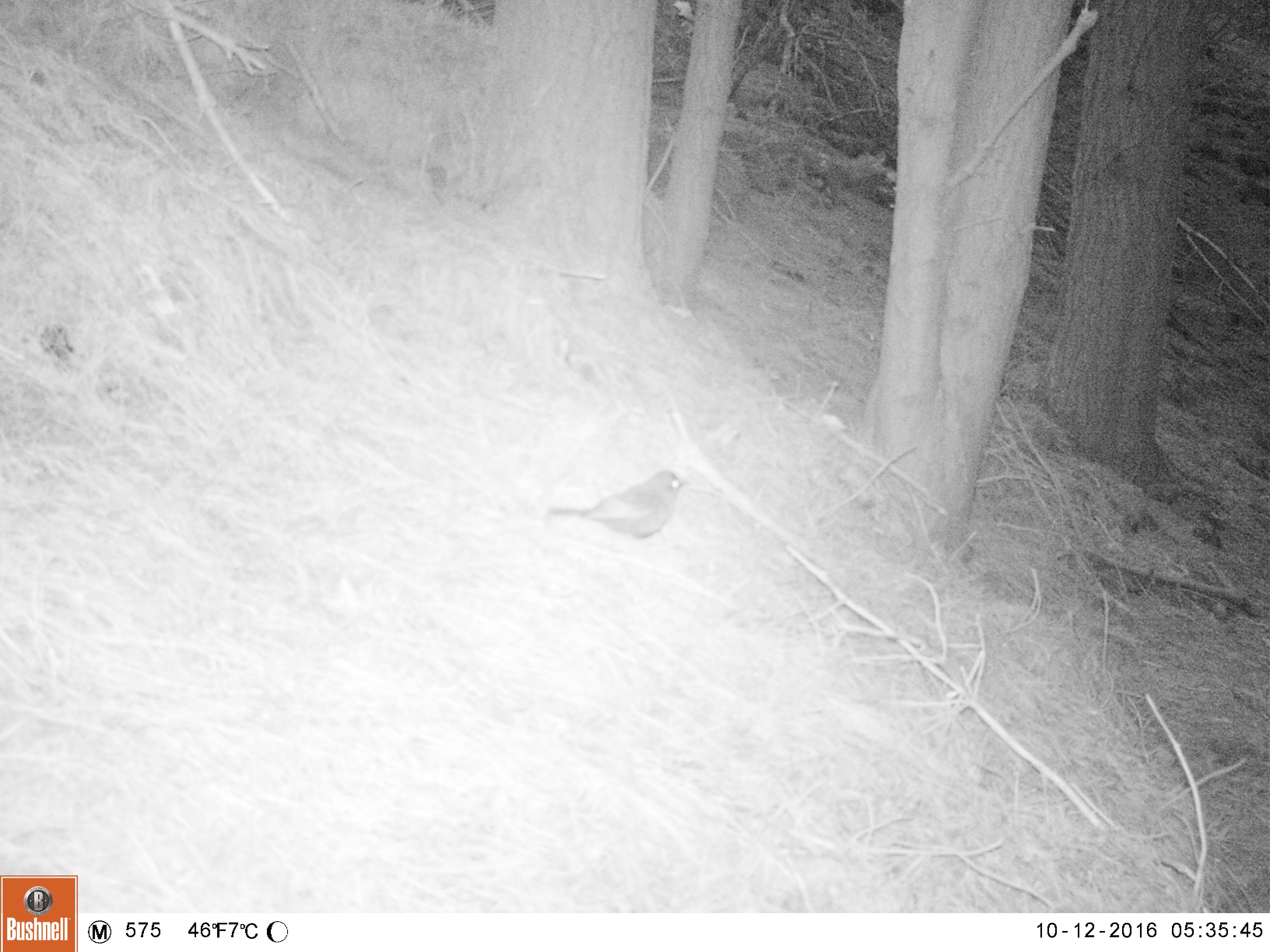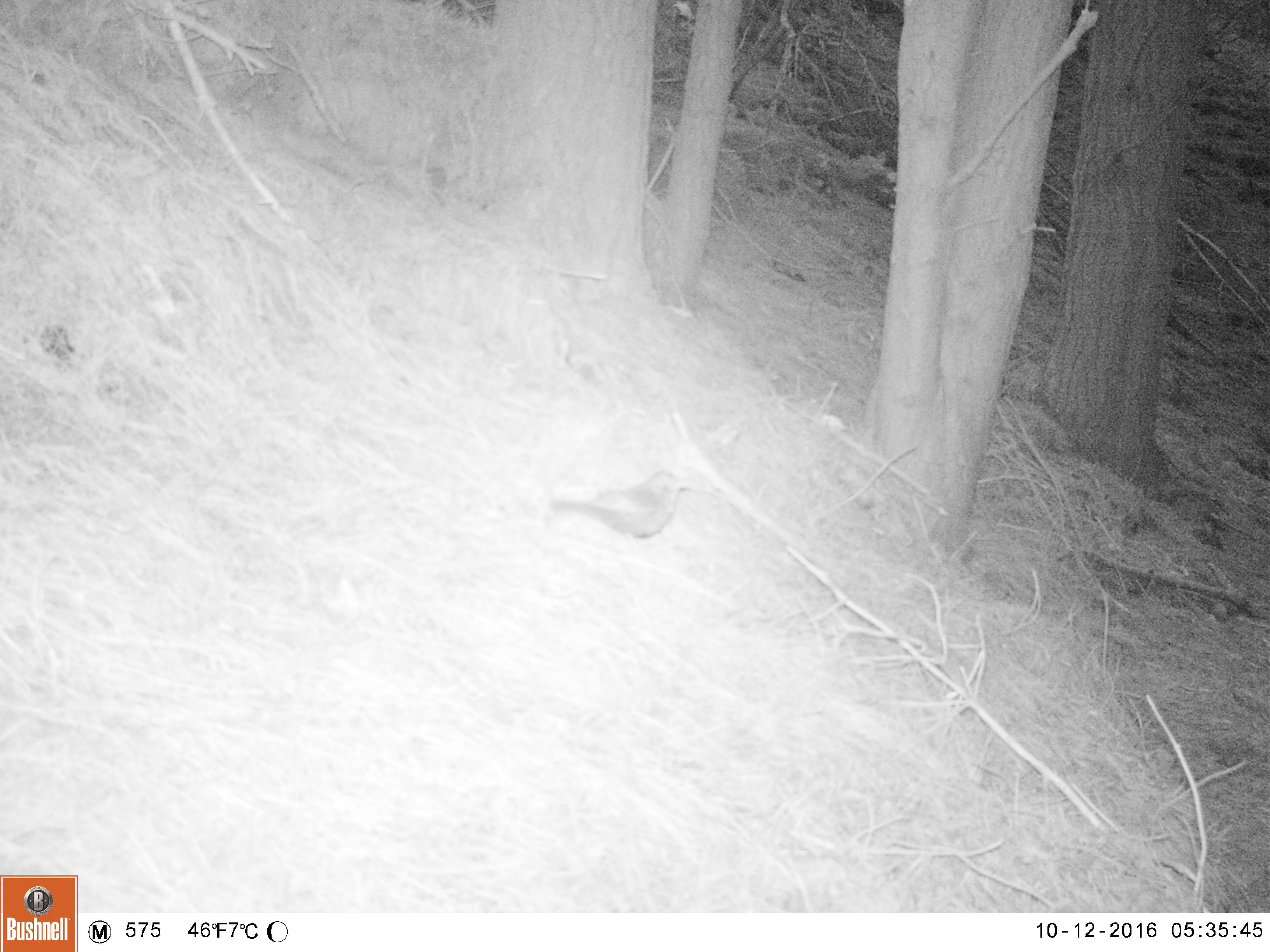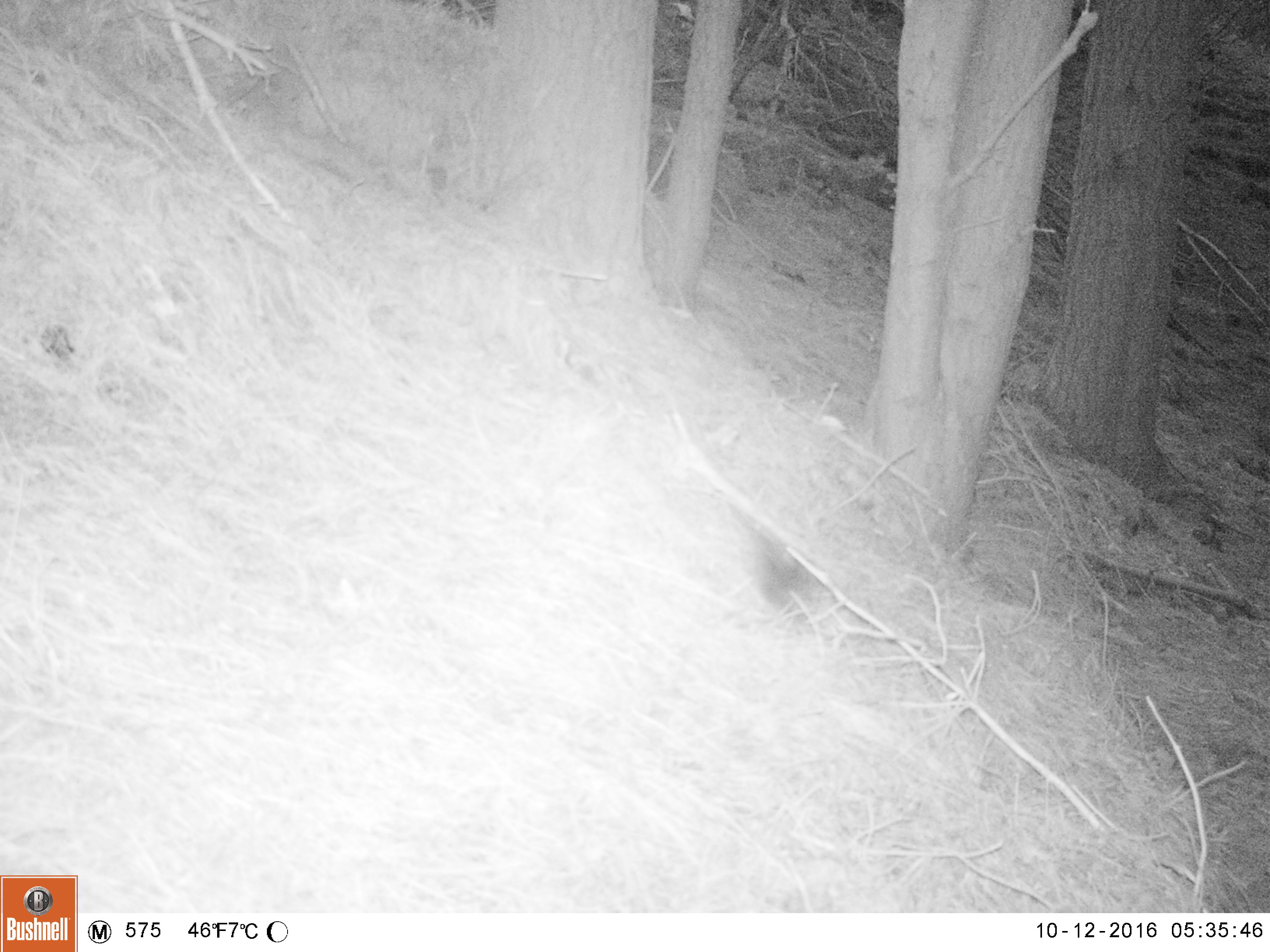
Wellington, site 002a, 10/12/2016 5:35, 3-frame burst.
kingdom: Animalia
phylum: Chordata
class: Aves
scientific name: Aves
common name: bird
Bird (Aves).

- - - -

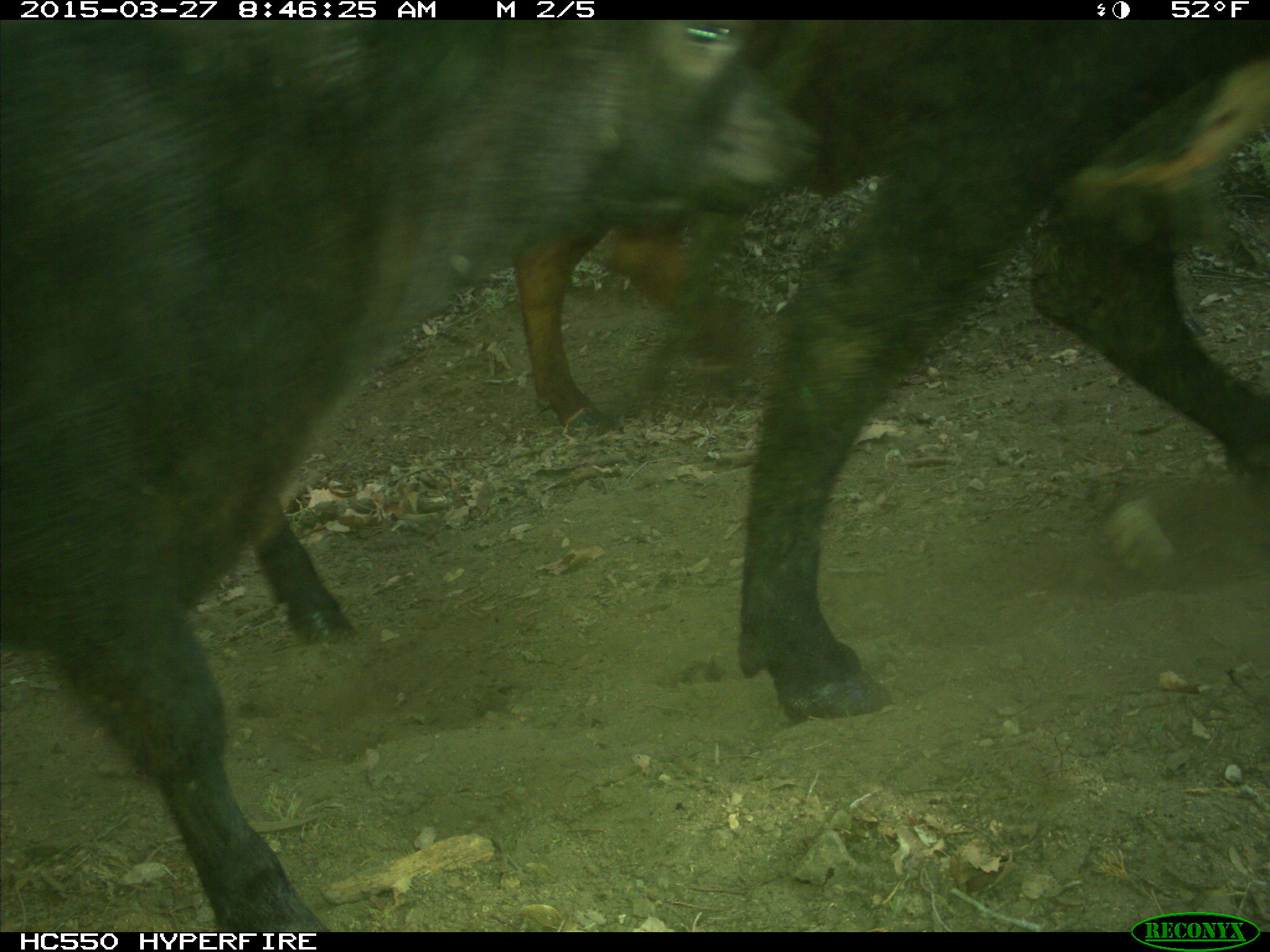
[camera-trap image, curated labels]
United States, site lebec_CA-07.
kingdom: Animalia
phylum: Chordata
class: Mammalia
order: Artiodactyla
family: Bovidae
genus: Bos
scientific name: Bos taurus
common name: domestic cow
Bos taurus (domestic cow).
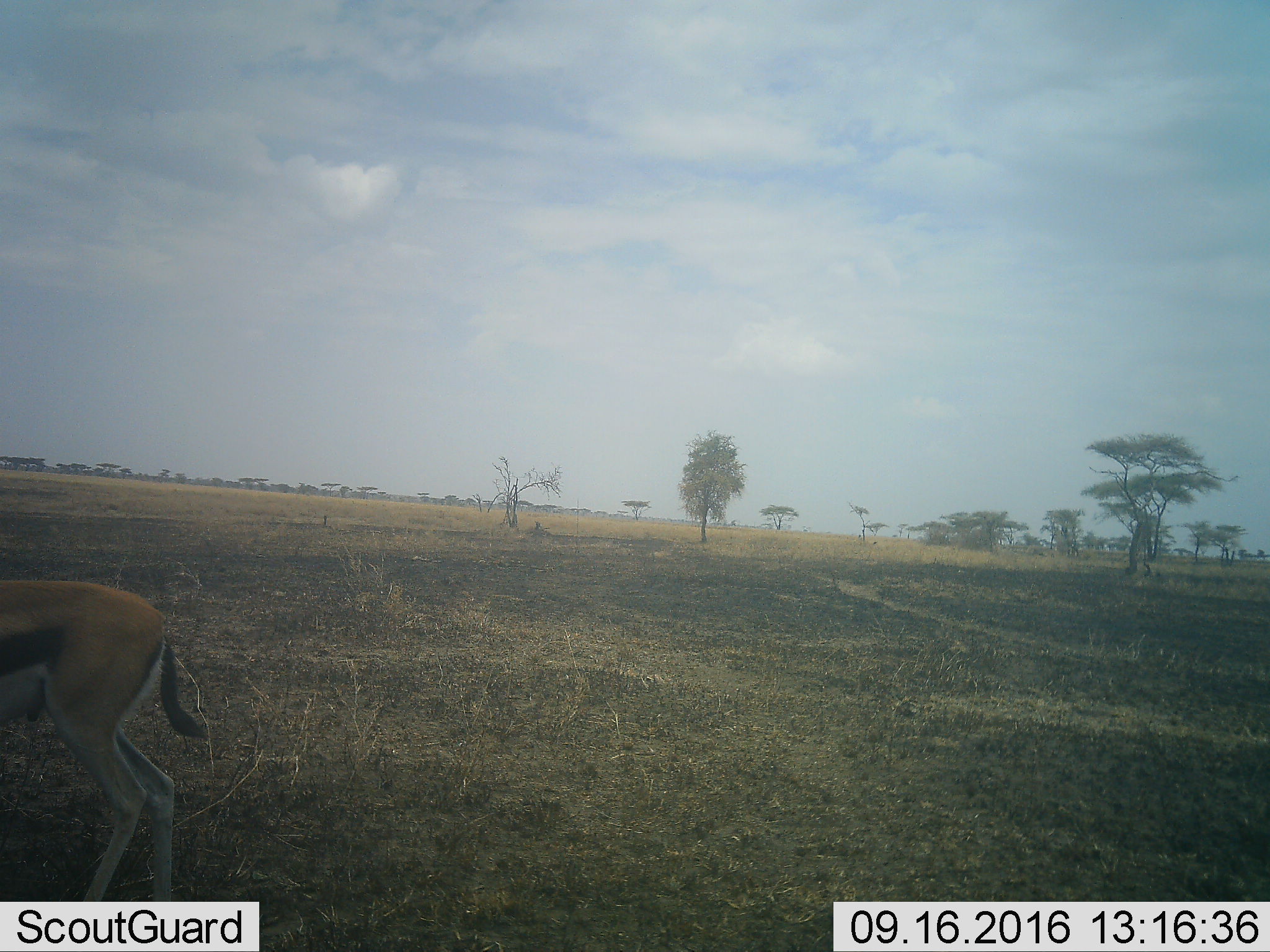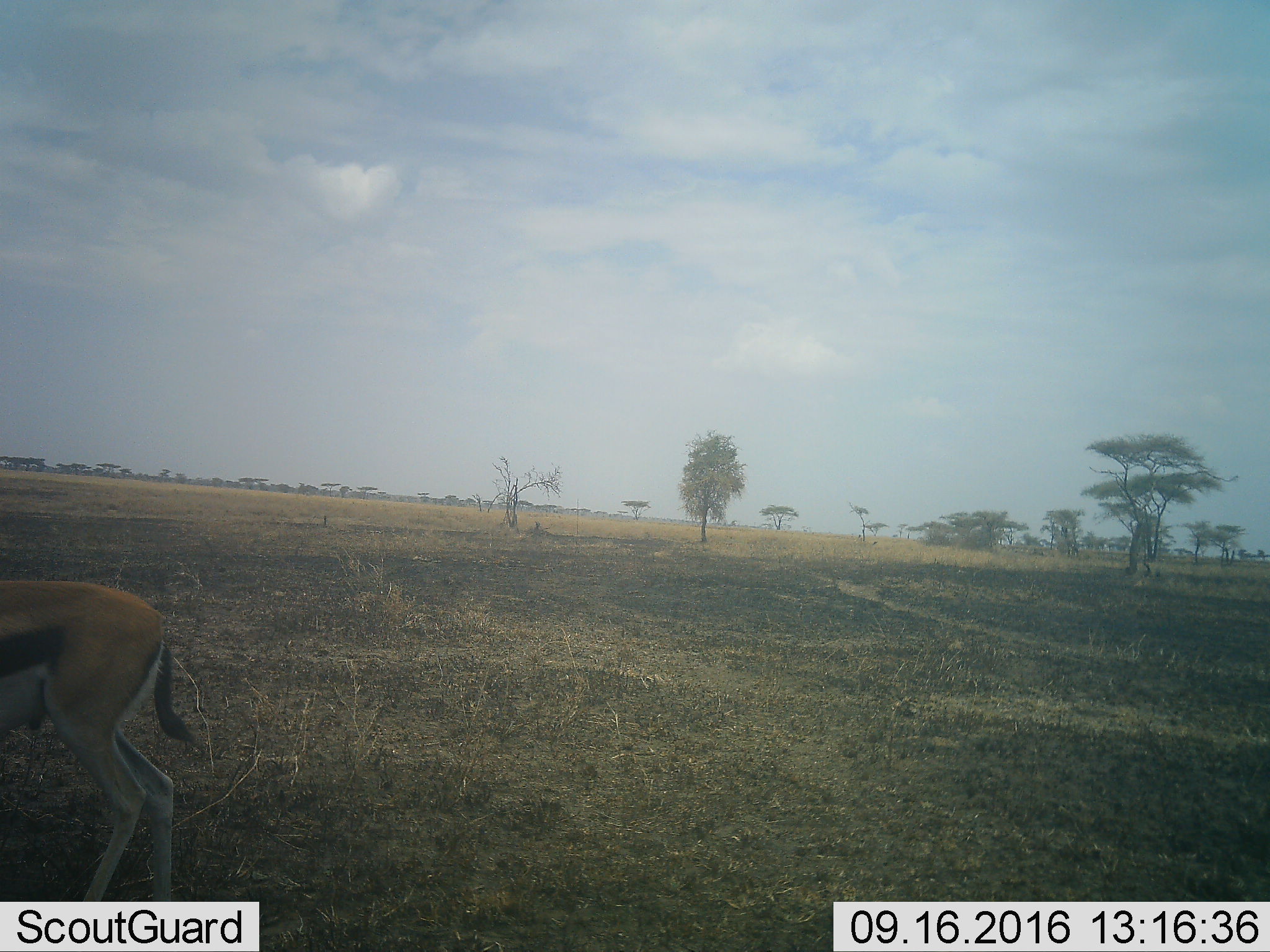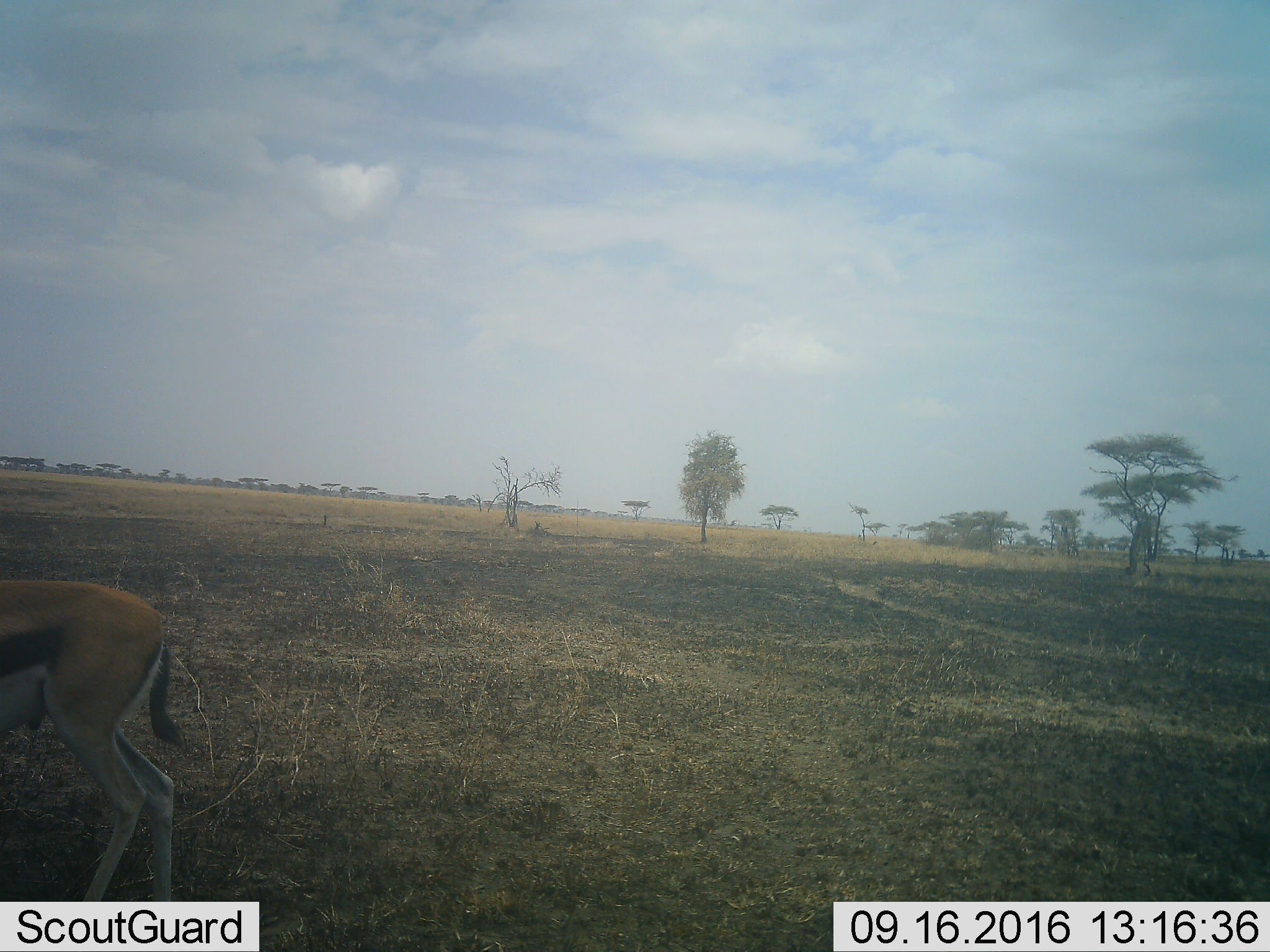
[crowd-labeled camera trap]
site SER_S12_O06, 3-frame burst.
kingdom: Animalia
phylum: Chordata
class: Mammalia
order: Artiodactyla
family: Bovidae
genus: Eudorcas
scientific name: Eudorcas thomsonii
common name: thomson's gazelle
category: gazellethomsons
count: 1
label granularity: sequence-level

- - - -

**INSTRUCTIONS FOR THE TASK**
Only the count, no other text: how many lines in the listing above hold "trap"?

**EXERCISE SOLUTION**
2